**BRIEF 1**
Reproduce the passage of the email thread on btrfs compression starting at "Am Montag, 4." and ending at "you seeing it?".
**BRIEF 2**
Write the next part of the email thread on btrfs compression and search performance, picking up after its final sentence.

**TEXT**
You are aware of the fact the kind of search performance you mean
depends on RAM and virtual memory organization of the cluster, not on
storage, so "without any siginifcant performace losses" could be expected ?
Jörg
Am 04.08.14 12:41, schrieb horst knete:
We are indexing all sort of events (Windows, Linux, Apache, Netflow
and so on...) and impact is defined in speed of the Kibana GUI / how
long it takes to load 7 or 14 days of data. Thats what is important
for my colleagues.
Am Montag, 4. August 2014 10:52:25 UTC+2 schrieb Mark Walkom:
What sort of data are you indexing? When you said performance
impact was minimal, how minimal and at what points are you seeing it?
Regards,
Mark Walkom
Infrastructure Engineer
Campaign Monitor
email: ma...@campaignmonitor.com
web: www.campaignmonitor.com <http://www.campaignmonitor.com>
On 4 August 2014 16:43, horst knete <badun...@hotmail.de> wrote:
Hi again,
a quick report regarding compression:
we are using a 3-TB btrfs-volume with 32k block size now which
reduced the amount of data from 3,2 TB to 1,1TB without any
segnificant performance losses ( we are using a 8 CPU, 20 GB
Memory machine with an iSCSI.Link to the volume ).
So for us i can only suggest using the btrfs-volume for long
term storage.
Am Montag, 21. Juli 2014 08:48:12 UTC+2 schrieb Patrick
Proniewski:
Hi,
gzip/zlib compression is very bad for performance, so it
can be interesting for closed indices, but for live data I
would not recommend it.

**DATASET EXCERPTS**
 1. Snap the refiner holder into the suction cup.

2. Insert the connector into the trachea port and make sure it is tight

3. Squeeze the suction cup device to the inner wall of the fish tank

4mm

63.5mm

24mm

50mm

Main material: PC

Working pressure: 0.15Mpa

**TASK RESPONSE 1**
Am Montag, 4. August 2014 10:52:25 UTC+2 schrieb Mark Walkom:
What sort of data are you indexing? When you said performance
impact was minimal, how minimal and at what points are you seeing it?

**TASK RESPONSE 2**
Also, you must know that:
Compression using lz4 is already enabled into indices,
ES/Lucene/Java usually read&write 4k blocks,
-> hence, compression is achieved on 4k blocks. If your
filesystem uses 4k blocks and you add FS compression, you
will probably have a very small gain, if any. I've tried
on ZFS:
Filesystem Size Used Avail Capacity
Mounted on
zdata/ES-lz4 1.1T 1.9G 1.1T 0%
/zdata/ES-lz4
zdata/ES 1.1T 1.9G 1.1T 0% /zdata/ES
If you are using a larger block size, like 128k, a
compressed filesystem does show some benefit:
Filesystem Size Used Avail Capacity
Mounted on
zdata/ES-lz4 1.1T 1.1G 1.1T 0%
/zdata/ES-lz4 -> compressratio 1.73x
zdata/ES-gzip 1.1T 901M 1.1T 0%
/zdata/ES-gzip -> compressratio 2.27x
zdata/ES 1.1T 1.9G 1.1T 0% /zdata/ES
But a file system block larger than 4k is very suboptimal
for IO (ES read or write one 4k block -> your FS must read
or write a 128k block).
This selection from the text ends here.